### Extracted material

- - - -

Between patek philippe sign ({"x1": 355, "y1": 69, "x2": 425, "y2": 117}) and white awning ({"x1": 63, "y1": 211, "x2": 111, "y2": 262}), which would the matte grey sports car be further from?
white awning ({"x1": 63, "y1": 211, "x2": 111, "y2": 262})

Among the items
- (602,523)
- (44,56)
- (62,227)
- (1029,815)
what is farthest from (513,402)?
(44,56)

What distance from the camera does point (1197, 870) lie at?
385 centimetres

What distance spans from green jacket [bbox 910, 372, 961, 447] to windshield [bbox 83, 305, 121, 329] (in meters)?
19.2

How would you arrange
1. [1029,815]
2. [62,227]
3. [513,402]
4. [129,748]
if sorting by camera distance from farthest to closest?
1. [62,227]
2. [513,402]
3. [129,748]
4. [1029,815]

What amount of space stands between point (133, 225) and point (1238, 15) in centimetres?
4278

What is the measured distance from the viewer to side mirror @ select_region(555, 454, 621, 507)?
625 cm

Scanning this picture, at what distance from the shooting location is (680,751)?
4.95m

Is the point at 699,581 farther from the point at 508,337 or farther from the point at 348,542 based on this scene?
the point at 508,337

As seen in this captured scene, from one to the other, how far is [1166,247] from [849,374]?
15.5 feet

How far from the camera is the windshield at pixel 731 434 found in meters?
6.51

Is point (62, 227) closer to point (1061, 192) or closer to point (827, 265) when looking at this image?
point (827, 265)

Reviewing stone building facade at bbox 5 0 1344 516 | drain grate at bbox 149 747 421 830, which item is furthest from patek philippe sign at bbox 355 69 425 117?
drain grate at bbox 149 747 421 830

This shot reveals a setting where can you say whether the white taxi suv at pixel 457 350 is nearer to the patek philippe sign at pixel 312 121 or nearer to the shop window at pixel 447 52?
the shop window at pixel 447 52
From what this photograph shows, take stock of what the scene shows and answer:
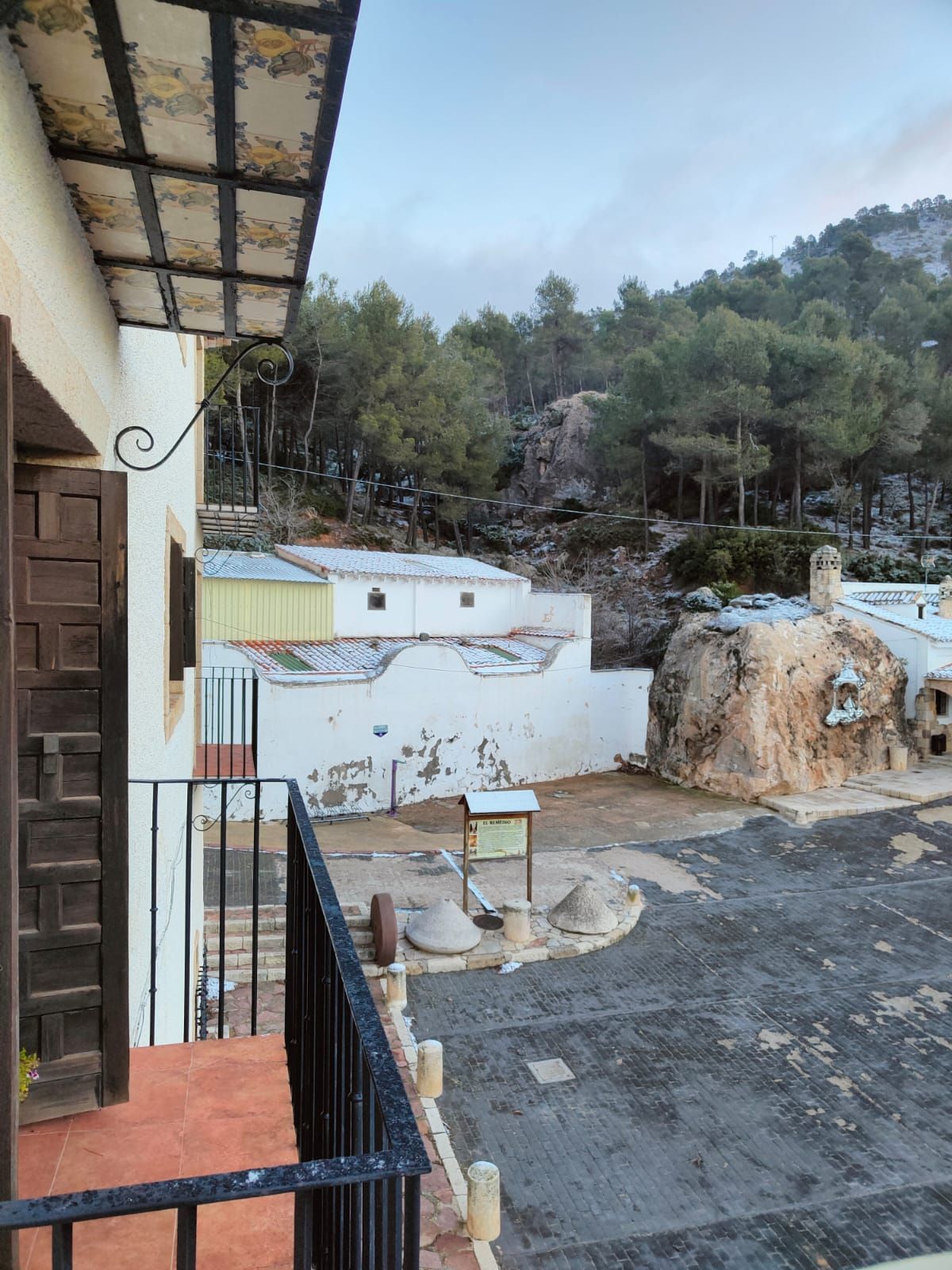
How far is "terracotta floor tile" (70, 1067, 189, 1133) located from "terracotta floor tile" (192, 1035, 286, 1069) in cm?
14

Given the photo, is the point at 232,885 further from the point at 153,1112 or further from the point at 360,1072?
the point at 360,1072

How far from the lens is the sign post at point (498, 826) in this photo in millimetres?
11164

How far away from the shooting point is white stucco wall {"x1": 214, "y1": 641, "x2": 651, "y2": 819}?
1571 centimetres

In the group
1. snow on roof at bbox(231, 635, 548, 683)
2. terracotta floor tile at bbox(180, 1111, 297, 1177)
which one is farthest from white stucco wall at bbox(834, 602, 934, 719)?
terracotta floor tile at bbox(180, 1111, 297, 1177)

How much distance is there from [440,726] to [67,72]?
1667cm

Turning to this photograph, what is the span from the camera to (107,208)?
2504mm

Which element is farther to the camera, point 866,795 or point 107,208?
point 866,795

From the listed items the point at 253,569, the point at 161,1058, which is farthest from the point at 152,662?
the point at 253,569

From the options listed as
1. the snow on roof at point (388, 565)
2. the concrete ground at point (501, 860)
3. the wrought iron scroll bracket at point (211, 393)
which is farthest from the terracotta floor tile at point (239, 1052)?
the snow on roof at point (388, 565)

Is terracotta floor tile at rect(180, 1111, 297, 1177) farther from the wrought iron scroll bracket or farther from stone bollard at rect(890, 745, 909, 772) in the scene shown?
stone bollard at rect(890, 745, 909, 772)

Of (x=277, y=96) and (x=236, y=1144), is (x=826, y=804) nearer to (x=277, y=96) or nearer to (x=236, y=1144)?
(x=236, y=1144)

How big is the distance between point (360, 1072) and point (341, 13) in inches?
91.8

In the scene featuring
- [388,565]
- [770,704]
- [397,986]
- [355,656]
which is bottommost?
[397,986]

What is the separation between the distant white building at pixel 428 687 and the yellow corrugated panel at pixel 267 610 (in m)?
0.21
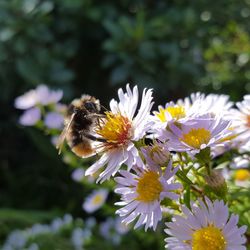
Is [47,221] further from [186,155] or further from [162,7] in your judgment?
[186,155]

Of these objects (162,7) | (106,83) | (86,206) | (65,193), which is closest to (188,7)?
(162,7)

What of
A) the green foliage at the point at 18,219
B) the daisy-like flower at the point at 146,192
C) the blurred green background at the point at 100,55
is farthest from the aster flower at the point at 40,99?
the daisy-like flower at the point at 146,192

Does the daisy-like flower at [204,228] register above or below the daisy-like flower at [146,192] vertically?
below

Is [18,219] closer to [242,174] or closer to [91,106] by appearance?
[242,174]

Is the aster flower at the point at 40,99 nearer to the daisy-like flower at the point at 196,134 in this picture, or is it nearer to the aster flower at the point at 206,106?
the aster flower at the point at 206,106

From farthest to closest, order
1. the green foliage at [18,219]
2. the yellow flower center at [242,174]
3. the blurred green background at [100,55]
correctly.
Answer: the blurred green background at [100,55]
the green foliage at [18,219]
the yellow flower center at [242,174]

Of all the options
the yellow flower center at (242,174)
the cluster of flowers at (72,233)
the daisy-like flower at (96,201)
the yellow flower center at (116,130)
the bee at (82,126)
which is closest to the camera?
the yellow flower center at (116,130)

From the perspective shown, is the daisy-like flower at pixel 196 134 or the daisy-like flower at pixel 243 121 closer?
the daisy-like flower at pixel 196 134

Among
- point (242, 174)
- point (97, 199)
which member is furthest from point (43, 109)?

- - - -

### Problem statement
Can you transcribe all the lines above word for word, leaving the pictures out of your copy?

### Full answer
Between patek philippe sign ({"x1": 355, "y1": 69, "x2": 425, "y2": 117}) and white awning ({"x1": 63, "y1": 211, "x2": 111, "y2": 262}), which would the matte grey sports car be further from?
white awning ({"x1": 63, "y1": 211, "x2": 111, "y2": 262})

Among the items
- (602,523)
- (44,56)
- (62,227)
- (1029,815)
what is farthest from (513,402)?
(44,56)

What distance from the camera does point (1197, 870) lie at?
385 centimetres

What distance spans from green jacket [bbox 910, 372, 961, 447] to windshield [bbox 83, 305, 121, 329] (in meters)?
19.2

How would you arrange
1. [1029,815]
2. [62,227]
3. [513,402]
4. [129,748]
if sorting by camera distance from farthest to closest?
1. [62,227]
2. [513,402]
3. [129,748]
4. [1029,815]

What amount of space stands between point (133, 225) and point (1238, 15) in centimetres?
4278

What is the measured distance from the viewer to side mirror @ select_region(555, 454, 621, 507)?
625 cm

Scanning this picture, at what distance from the shooting location is (680,751)?
4.95m

Is the point at 699,581 farther from the point at 508,337 or farther from the point at 348,542 based on this scene?
the point at 508,337

As seen in this captured scene, from one to the other, how far is [1166,247] from [849,374]?
15.5 feet

How far from the camera is the windshield at pixel 731 434 found in meters?
6.51

Is point (62, 227) closer to point (1061, 192) or closer to point (827, 265) when looking at this image?
point (827, 265)

Reviewing stone building facade at bbox 5 0 1344 516 | drain grate at bbox 149 747 421 830, which item is furthest from patek philippe sign at bbox 355 69 425 117?
drain grate at bbox 149 747 421 830

This shot reveals a setting where can you say whether the white taxi suv at pixel 457 350 is nearer to the patek philippe sign at pixel 312 121 or nearer to the shop window at pixel 447 52?
the shop window at pixel 447 52
From what this photograph shows, take stock of what the scene shows and answer:
How far is "terracotta floor tile" (70, 1067, 189, 1133) located from "terracotta floor tile" (192, 1035, 286, 1069) in cm?
14

Given the photo, is the point at 232,885 further from the point at 153,1112 or further from the point at 360,1072?
the point at 360,1072

How far from the lens is the sign post at point (498, 826) in this photo in millimetres?
11164

How far away from the shooting point is white stucco wall {"x1": 214, "y1": 641, "x2": 651, "y2": 819}?
1571 centimetres

In the group
1. snow on roof at bbox(231, 635, 548, 683)
2. terracotta floor tile at bbox(180, 1111, 297, 1177)
which one is farthest from white stucco wall at bbox(834, 602, 934, 719)?
terracotta floor tile at bbox(180, 1111, 297, 1177)

How much distance is there from [440,726] to [67,72]?
1667cm

Turning to this photograph, what is the span from the camera to (107,208)?
2504mm

Which element is farther to the camera, point 866,795 or point 107,208?
point 866,795

From the listed items the point at 253,569, the point at 161,1058, which is farthest from the point at 152,662?
the point at 253,569

From the options listed as
1. the snow on roof at point (388, 565)
2. the concrete ground at point (501, 860)
3. the wrought iron scroll bracket at point (211, 393)
which is farthest from the terracotta floor tile at point (239, 1052)?
the snow on roof at point (388, 565)

Is terracotta floor tile at rect(180, 1111, 297, 1177) farther from the wrought iron scroll bracket or farther from stone bollard at rect(890, 745, 909, 772) in the scene shown?
stone bollard at rect(890, 745, 909, 772)

Of (x=277, y=96) and (x=236, y=1144), is (x=826, y=804) nearer to (x=277, y=96) or nearer to (x=236, y=1144)?
(x=236, y=1144)

How big is the distance between point (360, 1072) and point (341, 13) in inches?
91.8

In the scene featuring
- [388,565]
- [770,704]
- [397,986]
- [355,656]
which is bottommost?
[397,986]

What is the separation between the distant white building at pixel 428 687 and the yellow corrugated panel at pixel 267 610 (in m)?
0.21
Is [47,221] further from [186,155] or further from [162,7] in your judgment?
[186,155]

Of these objects (162,7) | (106,83) | (86,206) | (65,193), which is closest to (188,7)?
(162,7)

What of
A) the green foliage at the point at 18,219
B) the daisy-like flower at the point at 146,192
C) the blurred green background at the point at 100,55
is farthest from the aster flower at the point at 40,99?
the daisy-like flower at the point at 146,192

Does the daisy-like flower at [204,228] register above or below the daisy-like flower at [146,192] vertically?
below

Is [18,219] closer to [242,174] or closer to [91,106] by appearance?
[242,174]

Is the aster flower at the point at 40,99 nearer to the daisy-like flower at the point at 196,134 in this picture, or is it nearer to the aster flower at the point at 206,106?
the aster flower at the point at 206,106

From farthest to closest, order
1. the green foliage at [18,219]
2. the yellow flower center at [242,174]
3. the blurred green background at [100,55]
correctly.
Answer: the blurred green background at [100,55]
the green foliage at [18,219]
the yellow flower center at [242,174]

Of all the options
the yellow flower center at (242,174)
the cluster of flowers at (72,233)
the daisy-like flower at (96,201)
the yellow flower center at (116,130)
the bee at (82,126)
which is closest to the camera?
the yellow flower center at (116,130)

From the perspective shown, is the daisy-like flower at pixel 196 134 or the daisy-like flower at pixel 243 121 closer?
the daisy-like flower at pixel 196 134

Among
- point (242, 174)
- point (97, 199)
which member is furthest from point (43, 109)?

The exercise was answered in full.